I could tell you the same. What do you know about his life? Well, what the people around him told us, which is more reliable than your assumptions.
And with due respect, as a nerd myself, the way you describe nerds, make it look as if you haven't meet many nerds. Or maybe the ones you know are like that, but I know plenty that doesn't fit your description.
OK, musicians are cool. So you have identified a different trait than having money that can get you laid --> Idea: girls and women look for different things and money is not the most important.
"ask a cello player if his talent garners the same attraction as a guitar player and they'll tell you no."
I'll introduce you to Apocalyptica ;)
They are cool as hell. I'm sure they get laid. I do find them quite attractive/interesting (sadly, they probably won't think the same of me hahaha). Maybe you would also find them attractive and we can share on the fanship. XD
My point is that you want to be compassionate (good), but your compassion might be misguided here.
On one hand, stereotyping people rarely helps to identify the real problem. Elliot didn't fit your description, so it lead to a bad analysis. Chances are that in his case, the stereotype that men with money, good cars, and that look a certain way (look at his picture, he took care of his looks and wasn't ugly) get lots of girls is what lead him to believe he had a "right" to sex. He "should have been getting sex". He did "everything right" and yet, no luck. When you make a deal and the other part doesn't deliver after you have done yours, you get angry. I think that from his perspective, he had done his part (the looks, the car, the money), but girls weren't doing his part (having sex with him).
Now take a look at your idea of geeks, nerds, and cello players. We are cool. Some of us know. Many have friends, partners, sex... some even like and enjoy kinky sex! XD And there are queers too. Casting us as "incels" is unfair.
And incels might not be all the same. Some would be shy, other perfectly nice but unlucky. Others might be the infamous 666 (6 feet tall, 6-figure income and 6 inches ô_Ô XD) and still no sex for whatever reason that doesn't mean that there is something wrong with them.

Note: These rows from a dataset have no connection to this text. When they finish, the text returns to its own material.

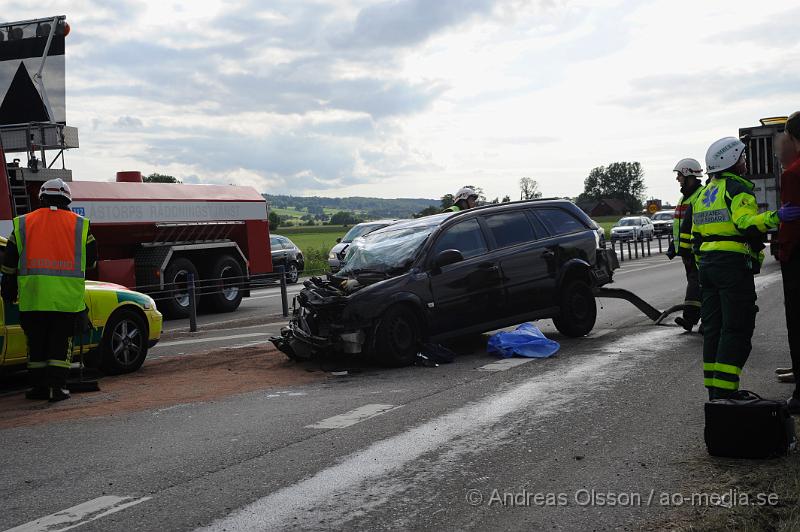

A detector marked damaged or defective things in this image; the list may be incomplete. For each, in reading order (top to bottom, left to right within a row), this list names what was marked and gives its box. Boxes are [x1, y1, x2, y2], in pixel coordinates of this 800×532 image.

damaged black station wagon [274, 200, 620, 366]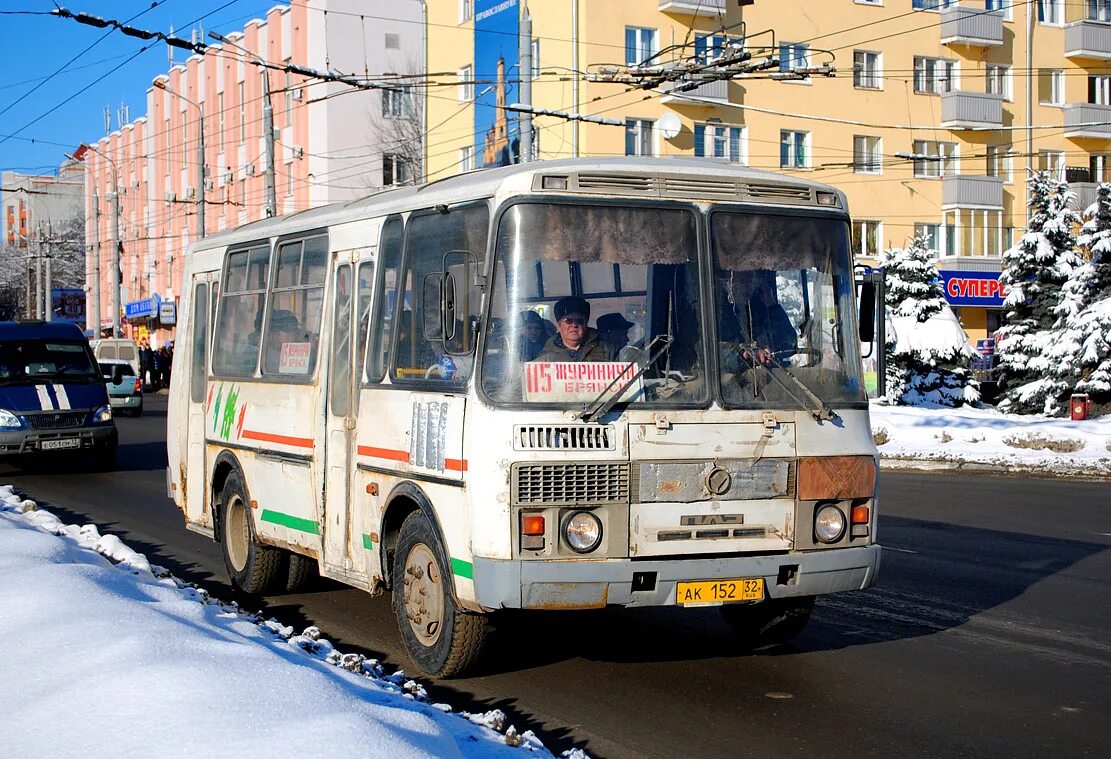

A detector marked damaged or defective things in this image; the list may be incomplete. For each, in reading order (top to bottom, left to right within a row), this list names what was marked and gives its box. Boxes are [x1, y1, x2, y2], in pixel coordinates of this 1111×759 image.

rust patch on bus body [522, 582, 608, 613]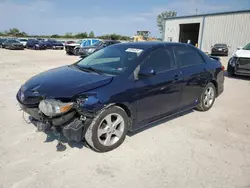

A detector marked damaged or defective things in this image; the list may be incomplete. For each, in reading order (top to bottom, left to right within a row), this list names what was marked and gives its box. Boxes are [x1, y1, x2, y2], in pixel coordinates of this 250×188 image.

damaged front bumper [17, 100, 93, 142]
broken headlight [38, 99, 74, 117]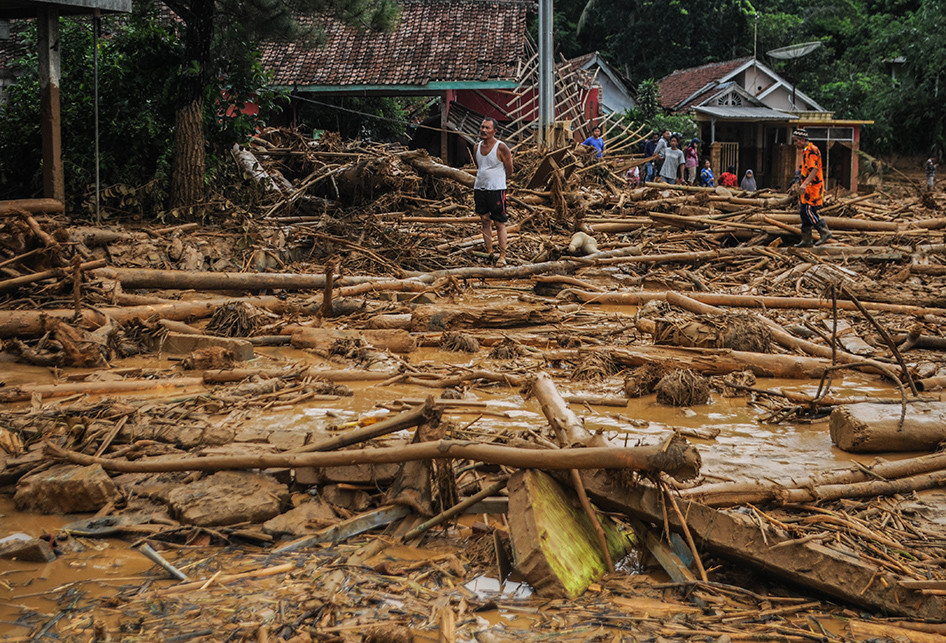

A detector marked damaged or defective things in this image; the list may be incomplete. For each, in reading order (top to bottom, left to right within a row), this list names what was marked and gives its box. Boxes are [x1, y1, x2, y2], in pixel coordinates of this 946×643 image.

broken wooden plank [506, 468, 632, 600]
broken wooden plank [576, 470, 944, 620]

My point is that the problem is telling people that if you do x, y, z you'll get laid. Or "if you become 666 you'll get laid, creates the idea that you are owed sex (wrong) and could frustrate the ones who aren't getting it even if they are trying hard and doing everything "right". And on the other hand, might transmit the terrible idea that cello players aren't cool, nerds aren't cool, and that if you are one of those things you won't get laid. So the more desperate would leave things they love for no reason.

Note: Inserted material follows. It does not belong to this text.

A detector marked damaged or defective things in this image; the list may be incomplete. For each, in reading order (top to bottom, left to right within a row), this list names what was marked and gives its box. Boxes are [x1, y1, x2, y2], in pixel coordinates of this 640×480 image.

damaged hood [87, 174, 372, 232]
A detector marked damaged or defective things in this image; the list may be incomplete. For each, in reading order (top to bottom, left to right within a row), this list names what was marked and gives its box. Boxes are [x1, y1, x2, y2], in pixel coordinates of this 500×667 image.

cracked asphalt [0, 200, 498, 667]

So if you want to show compassion, you might start appreciating all the different ways that people can be cool and get laid that have nothing to do with having money. And, well, be also more compassionate with women, realizing that we do in fact look for more things than that. That we do enjoy sex and relationships with all kinds of cool guys. Don't spread a lie that is harmful.
By the way, many times that a guy had decided that I wasn't interested in him because of money, it was because of nerdy reasons like not having a favorite book. Yet, they were focused on my income and claimed hypergamy. But it was all their complex, not me. And I know plenty of similar situations among my friends.